### Objective
Please return, unchanged, the entries from the line containing "From nearest to" up to and including the line containing "198,20, the building window at point 198,59".

### Given entries
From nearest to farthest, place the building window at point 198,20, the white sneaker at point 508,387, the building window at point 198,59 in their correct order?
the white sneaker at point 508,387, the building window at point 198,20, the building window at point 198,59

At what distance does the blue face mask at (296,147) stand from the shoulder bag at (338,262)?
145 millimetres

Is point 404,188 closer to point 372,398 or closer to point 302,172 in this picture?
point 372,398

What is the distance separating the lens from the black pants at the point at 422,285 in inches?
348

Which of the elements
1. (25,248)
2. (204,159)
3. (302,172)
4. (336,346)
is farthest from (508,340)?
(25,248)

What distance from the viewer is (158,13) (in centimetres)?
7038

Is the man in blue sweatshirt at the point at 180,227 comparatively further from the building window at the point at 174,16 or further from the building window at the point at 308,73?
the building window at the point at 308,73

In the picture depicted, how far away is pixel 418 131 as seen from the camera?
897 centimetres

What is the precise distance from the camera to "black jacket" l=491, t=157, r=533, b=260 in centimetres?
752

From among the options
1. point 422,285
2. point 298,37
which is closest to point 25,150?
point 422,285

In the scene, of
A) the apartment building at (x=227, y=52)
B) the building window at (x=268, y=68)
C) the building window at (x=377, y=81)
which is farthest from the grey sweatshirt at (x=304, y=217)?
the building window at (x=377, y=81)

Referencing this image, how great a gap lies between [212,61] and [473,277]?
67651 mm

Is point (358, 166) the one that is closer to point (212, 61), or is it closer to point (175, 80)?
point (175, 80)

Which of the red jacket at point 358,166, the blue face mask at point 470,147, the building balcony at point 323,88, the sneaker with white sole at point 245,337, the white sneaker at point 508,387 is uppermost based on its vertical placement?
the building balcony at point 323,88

--

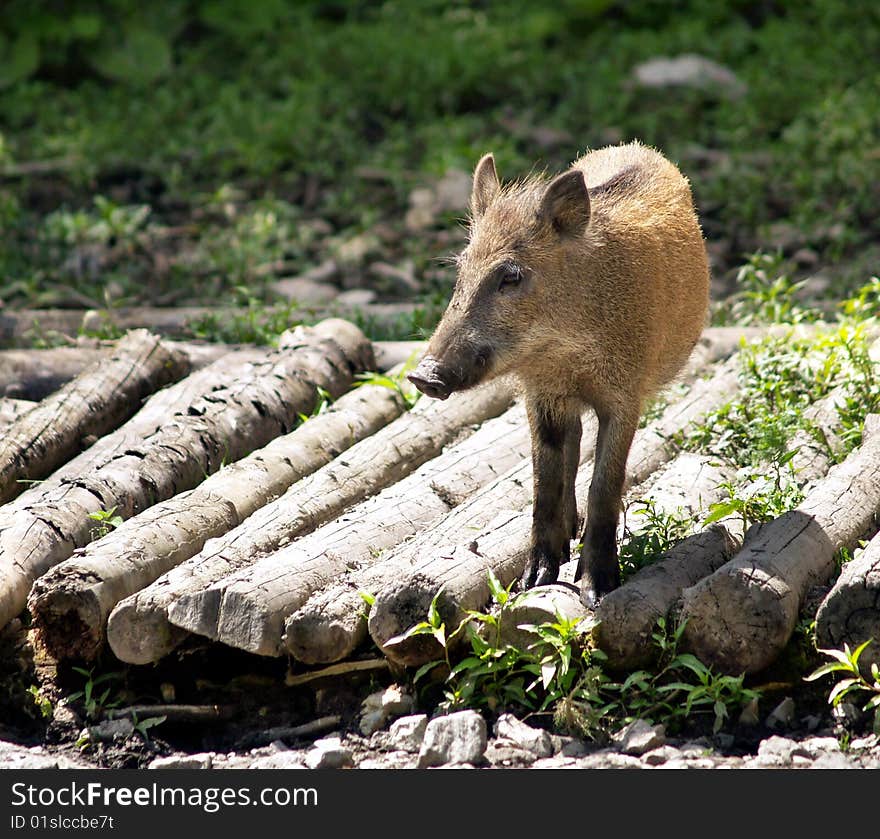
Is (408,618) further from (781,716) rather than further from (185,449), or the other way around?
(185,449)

### Completed exercise
From nearest to farthest, place the building window at point 198,20, the white sneaker at point 508,387, the building window at point 198,59 in their correct order?
the white sneaker at point 508,387, the building window at point 198,20, the building window at point 198,59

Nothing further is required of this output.